The cell surface glycoprotein CD98 was identified as a key factor required for growth and spread of acute myeloid leukemia (AML).
AML is a cancer of the myeloid line of blood cells, characterized by the rapid growth of abnormal white blood cells that accumulate in the bone marrow and interfere with the production of normal blood cells. The symptoms of AML are caused by replacement of normal bone marrow with leukemic cells, which causes a drop in red blood cells, platelets, and normal white blood cells. Symptoms include fatigue, shortness of breath, easy bruising and bleeding, and increased risk of infection. AML progresses rapidly and is typically fatal within weeks or months if left untreated.

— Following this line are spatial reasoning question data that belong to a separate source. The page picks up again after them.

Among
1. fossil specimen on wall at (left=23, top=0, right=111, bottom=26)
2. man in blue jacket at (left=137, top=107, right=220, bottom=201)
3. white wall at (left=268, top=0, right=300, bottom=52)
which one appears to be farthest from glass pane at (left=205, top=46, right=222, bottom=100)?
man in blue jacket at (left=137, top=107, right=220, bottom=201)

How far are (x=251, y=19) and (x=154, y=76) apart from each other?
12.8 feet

CD98 has been shown to control how cells adhere and to play a role in the proliferation and activation of certain immune cells. CD98 levels are also known to be elevated in some solid tumors, and linked to poor prognosis. To better understand the role of CD98 in AML, investigators at the University of California, San Diego (USA) genetically engineered several lines of mice that lacked the gene for production of the molecule.

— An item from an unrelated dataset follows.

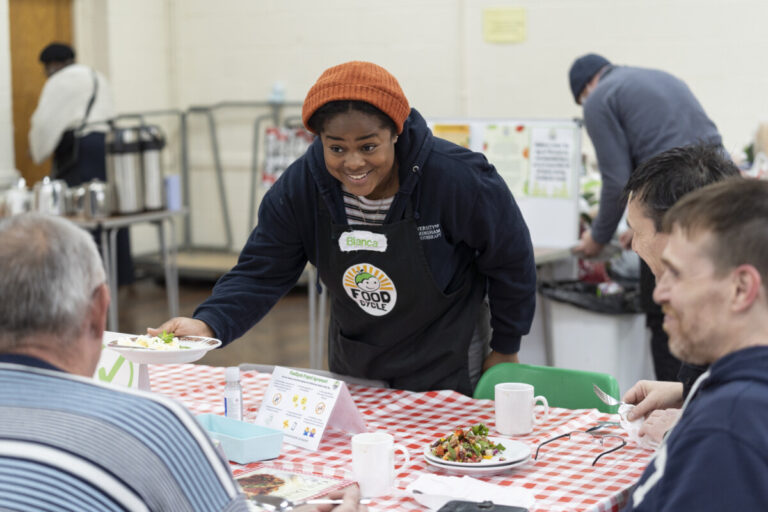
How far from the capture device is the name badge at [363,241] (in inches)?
93.4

They reported in the October 27, 2016, online edition of the journal Cancer Cell that CD98 promoted AML propagation and lethality by driving engagement of leukemia cells with their microenvironment and maintaining leukemic stem cells. In addition, delivery of the humanized anti-CD98 antibody IGN523 blocked growth of patient-derived AML, highlighting the importance of this pathway in human disease.
"This study suggests that human AML cannot get established without CD98, and that blocking the molecule with anti-CD98 antibodies could be beneficial for the treatment of AML in both adults and children," said senior author Dr. Tannishtha Reya, professor of pharmacology at the University of California, San Diego.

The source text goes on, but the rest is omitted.